Sánchez-Rendon Marcos Andrés, Ocaña-Munguia Marco Alberto, Llamas-Linares Gerardo, Méndez-Huerta Néstor, Arrambide-Gutierrez José Gustavo, Vasquez-Fernandez Francisco
Urology, Hospital Universitario Dr. José Eleuterio González, Universidad Autónoma De Nuevo León, Monterrey, MEX.
Radiology, Hospital Universitario Dr. José Eleuterio González, Universidad Autónoma De Nuevo León, Monterrey, MEX.
Cureus. 2024 Dec 28;16(12):e76533. doi: 10.7759/cureus.76533. eCollection 2024 Dec.
Inferior vena cava (IVC) invasion by tumor thrombus poses a significant surgical challenge, often requiring vascular reconstruction. Standard methods, including prosthetic and autologous vein grafts, have limitations such as infection risks, anticoagulation demands, and increased costs. We present the case of a 66-year-old male with a right renal tumor (T3bN0M0, Neves Zincke II) and gross hematuria, who underwent radical nephrectomy with open thrombectomy. During surgery, extensive IVC invasion was identified, and a 12×7 cm autologous peritoneal graft was used for IVC reconstruction in the absence of other graft options. Postoperative imaging revealed initial patency; however, near-total graft occlusion was observed by day 15, with asymptomatic compensation via the azygos vein. Pathology revealed clear cell renal cell carcinoma with sarcomatoid and rhabdoid features (ISUP/WHO grade 4) and negative surgical margins, and adjuvant pembrolizumab was initiated. This case highlights the utility of autologous peritoneal grafts as an emergency solution when conventional options are unavailable; however, this treatment also carries potential complications. Further research is needed to optimize graft durability and improve long-term outcomes in vascular reconstructions involving the IVC.

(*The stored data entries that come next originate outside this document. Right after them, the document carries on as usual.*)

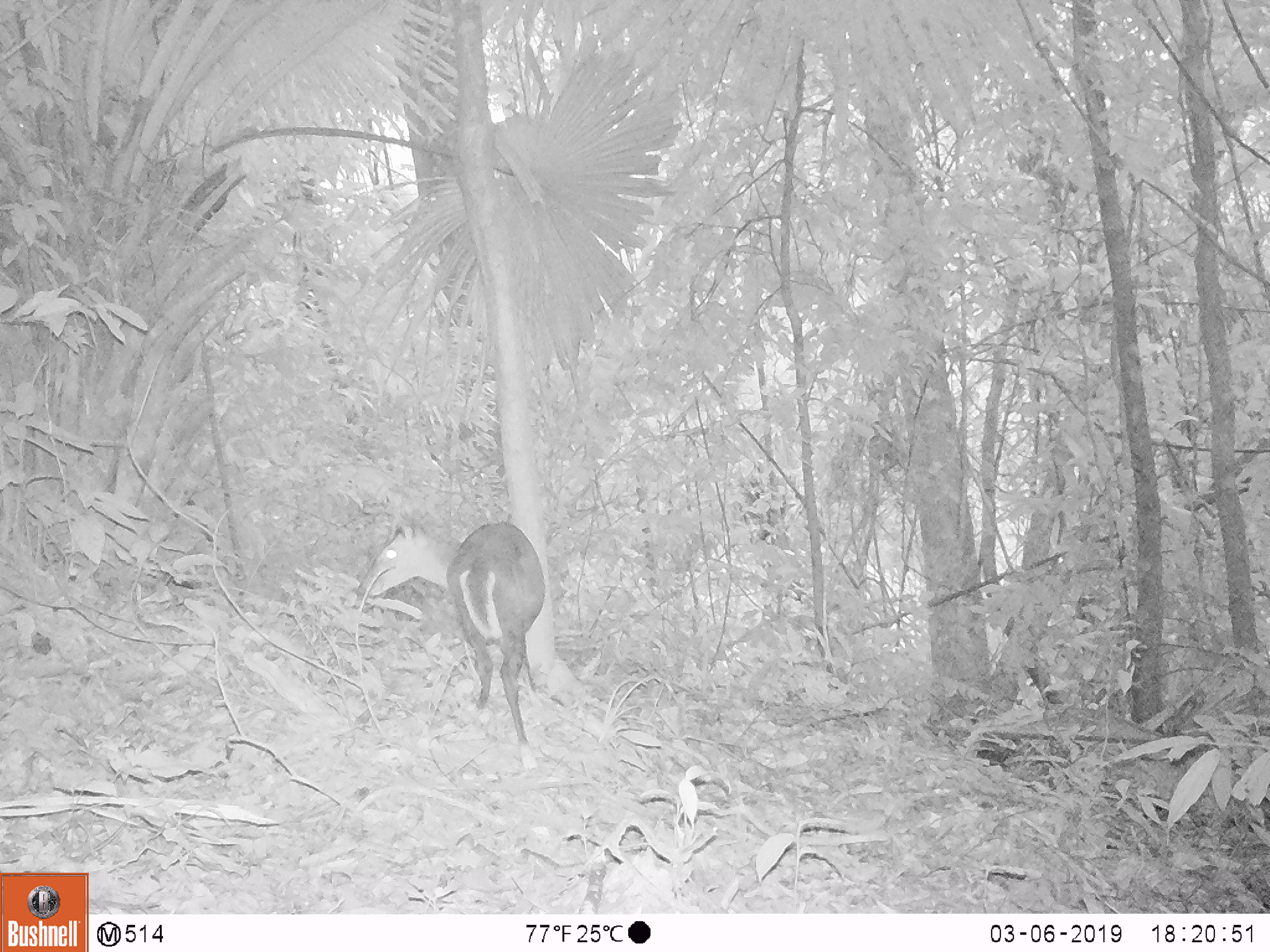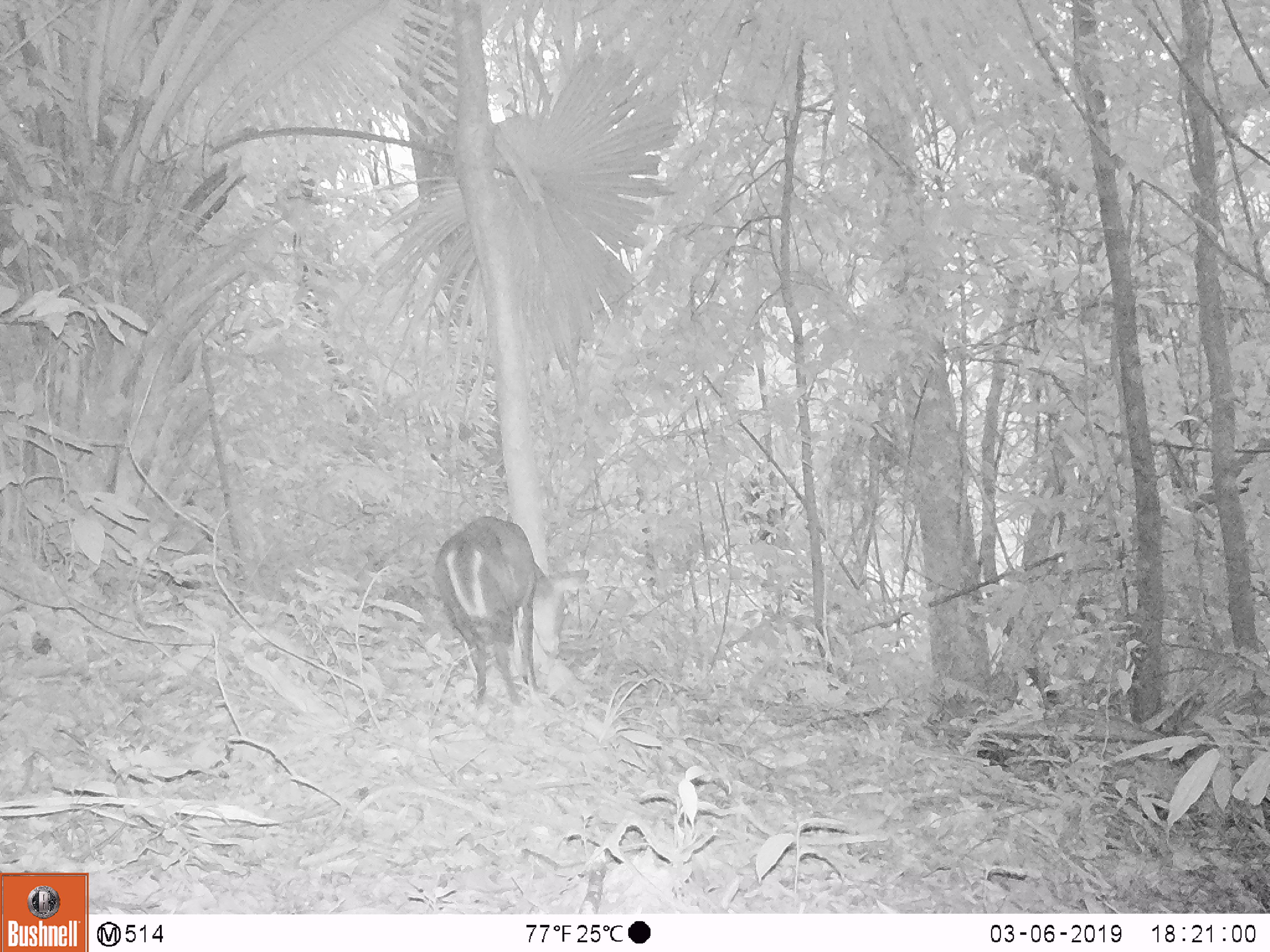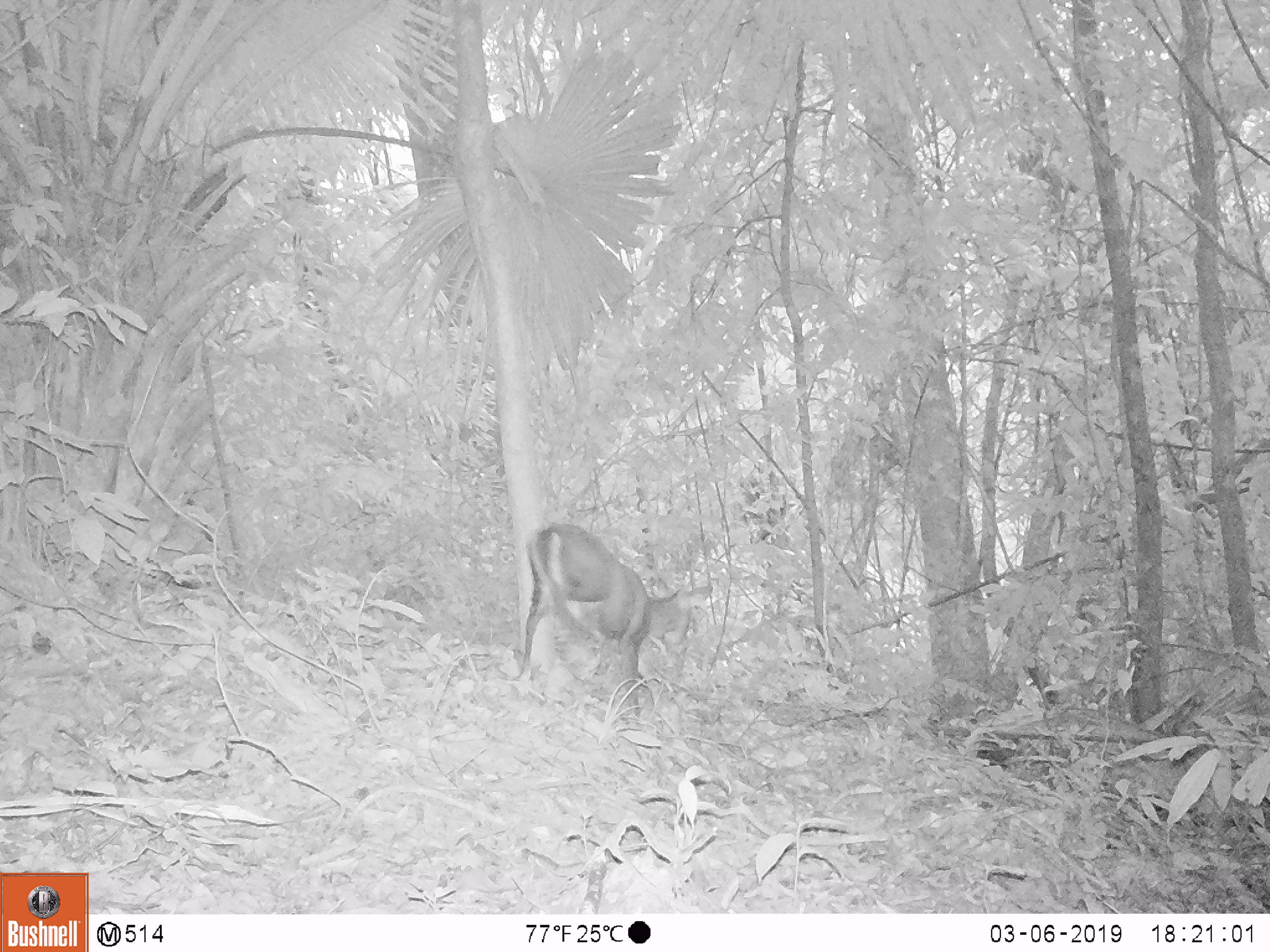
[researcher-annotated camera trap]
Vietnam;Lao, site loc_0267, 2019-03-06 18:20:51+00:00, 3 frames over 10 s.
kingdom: Animalia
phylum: Chordata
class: Mammalia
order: Artiodactyla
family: Cervidae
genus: Muntiacus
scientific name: Muntiacus rooseveltorum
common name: roosevelt's muntjac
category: roosevelts muntjac group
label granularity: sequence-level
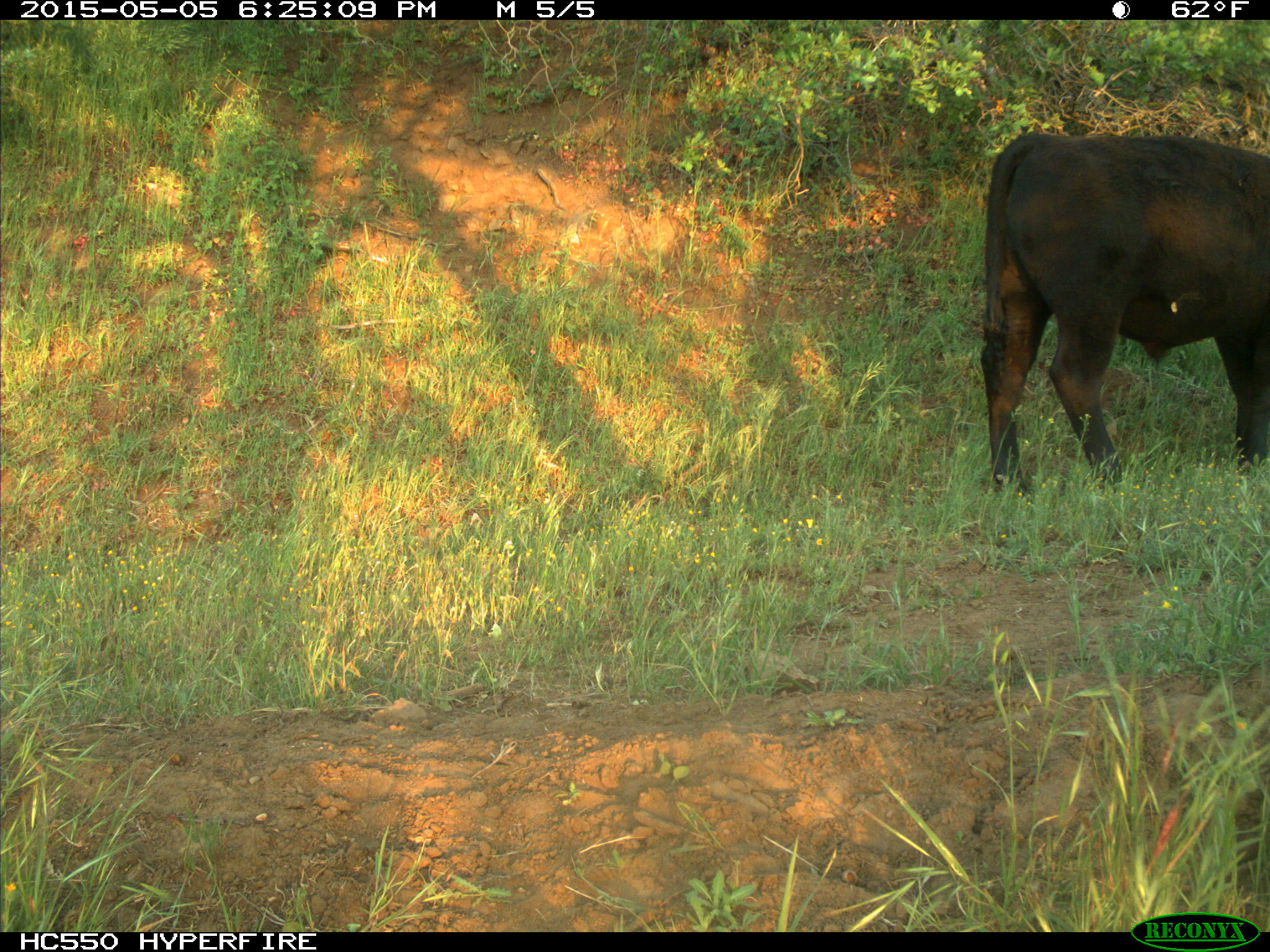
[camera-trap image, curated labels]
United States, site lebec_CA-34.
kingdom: Animalia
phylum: Chordata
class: Mammalia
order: Artiodactyla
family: Bovidae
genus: Bos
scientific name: Bos taurus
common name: domestic cow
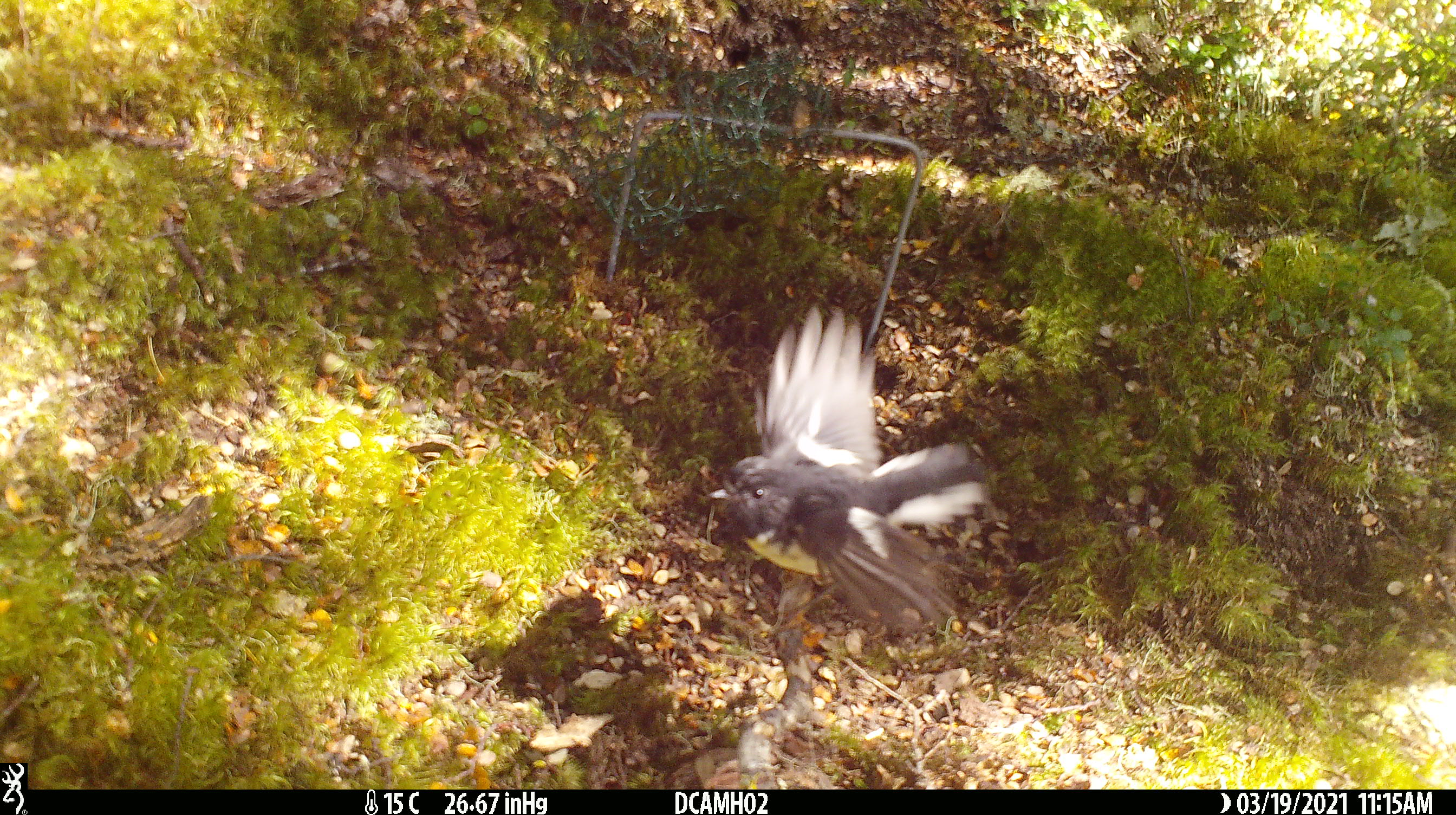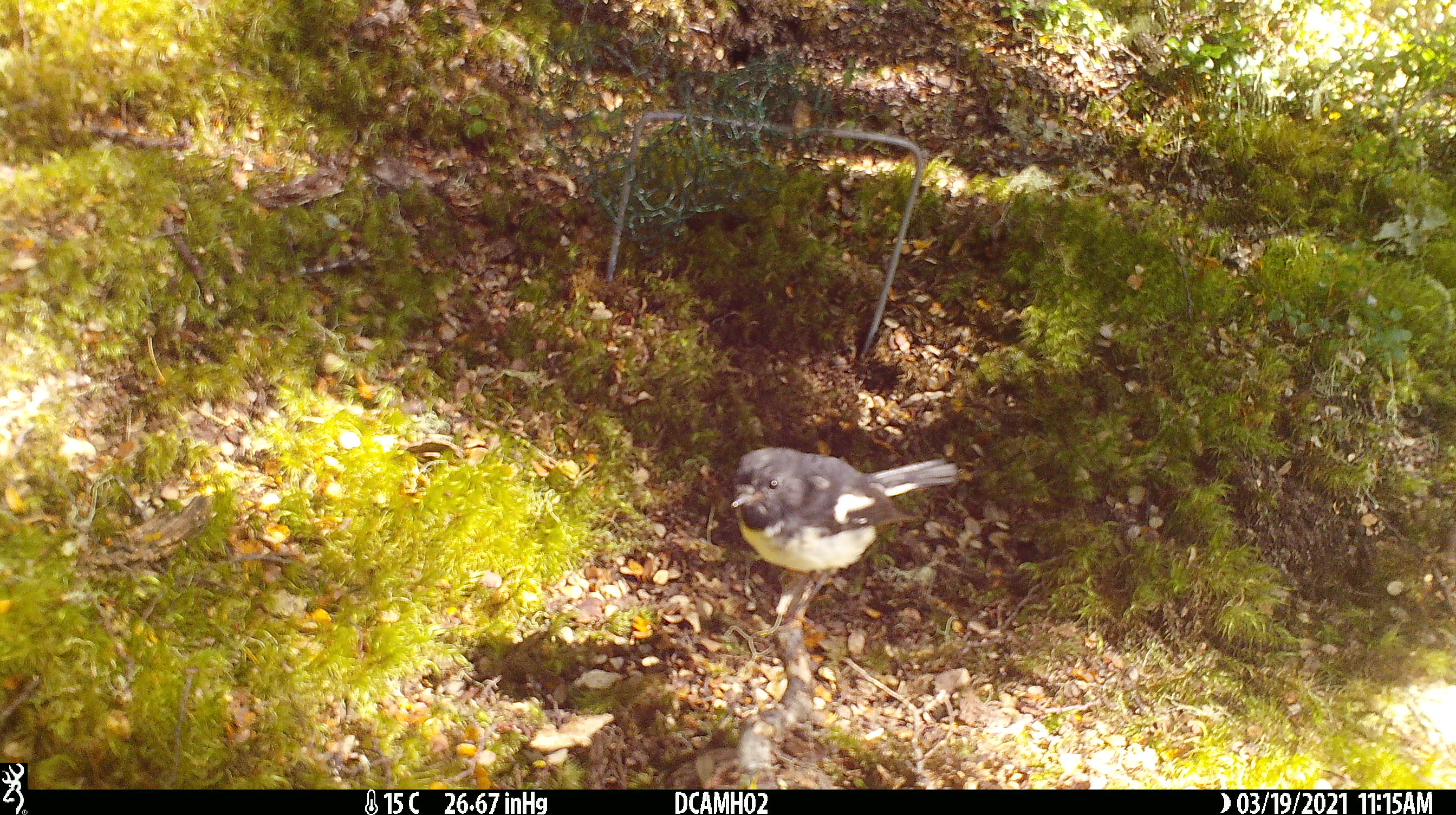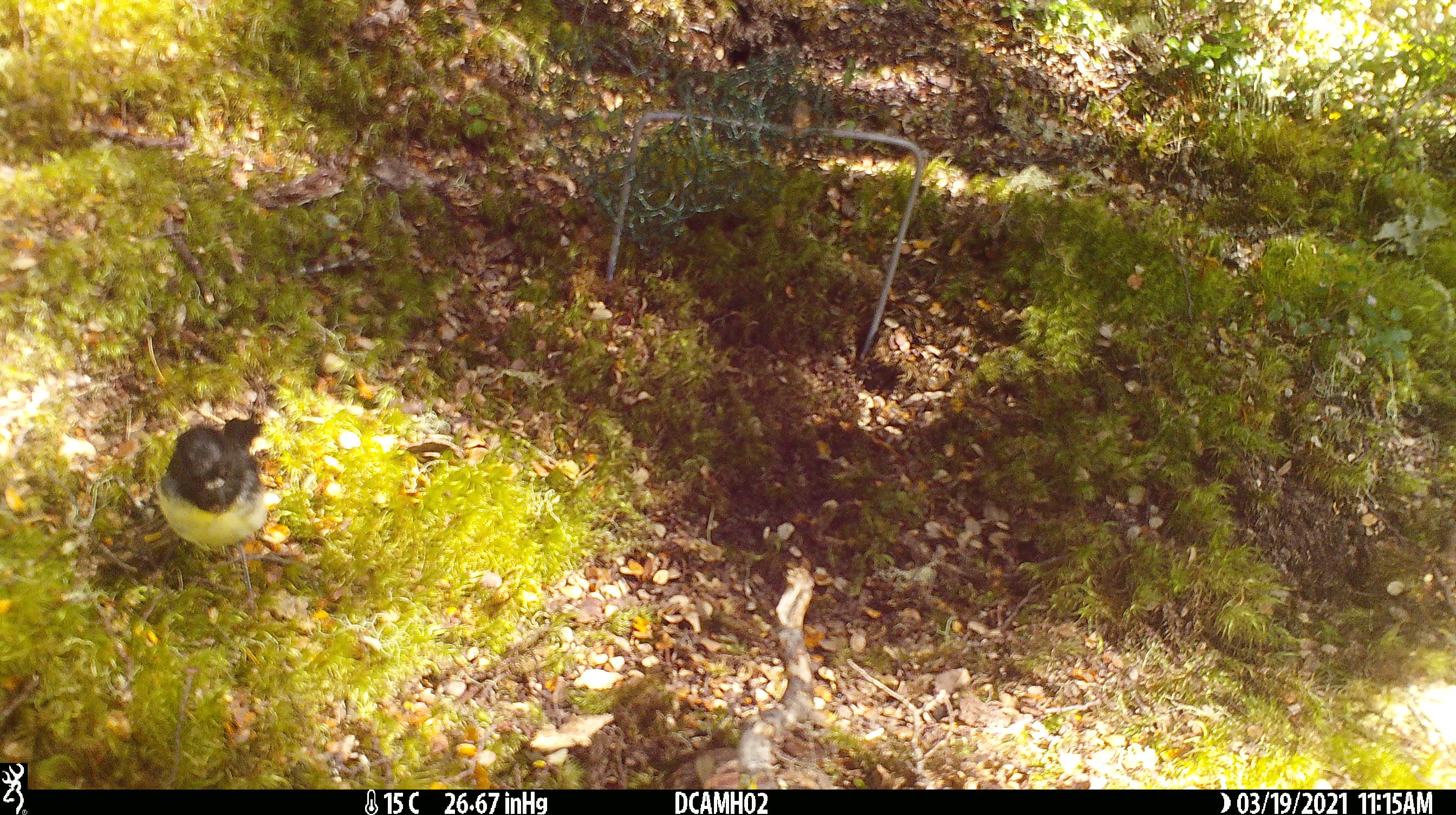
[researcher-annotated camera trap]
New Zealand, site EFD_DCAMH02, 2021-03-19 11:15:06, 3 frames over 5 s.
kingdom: Animalia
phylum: Chordata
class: Aves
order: Passeriformes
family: Petroicidae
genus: Petroica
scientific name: Petroica macrocephala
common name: tomtit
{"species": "tomtit (Petroica macrocephala)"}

肿瘤血栓侵犯下腔静脉(IVC)给手术带来了重大挑战,通常需要进行血管重建。包括人工血管和自体静脉移植在内的标准方法存在感染风险、抗凝需求和成本增加等局限性。我们报告了一例66岁男性患者,患有右肾肿瘤(T3bN0M0,Neves Zincke II级)并出现肉眼血尿,接受了开放性肾切除术及血栓切除术。手术过程中,发现下腔静脉广泛受侵,在没有其他移植选择的情况下,使用了一块12×7厘米的自体腹膜移植物进行下腔静脉重建。术后影像学检查显示初期通畅;然而,在第15天时观察到移植物几乎完全闭塞,通过奇静脉实现了无症状代偿。病理检查显示为具有肉瘤样和横纹肌样特征的透明细胞肾细胞癌(ISUP/WHO 4级),手术切缘阴性,并开始使用辅助性帕博利珠单抗治疗。该病例突出了在常规选择不可用时,自体腹膜移植物作为紧急解决方案的实用性;然而,这种治疗也存在潜在并发症。需要进一步研究以优化移植物的耐久性,并改善涉及下腔静脉的血管重建的长期结果。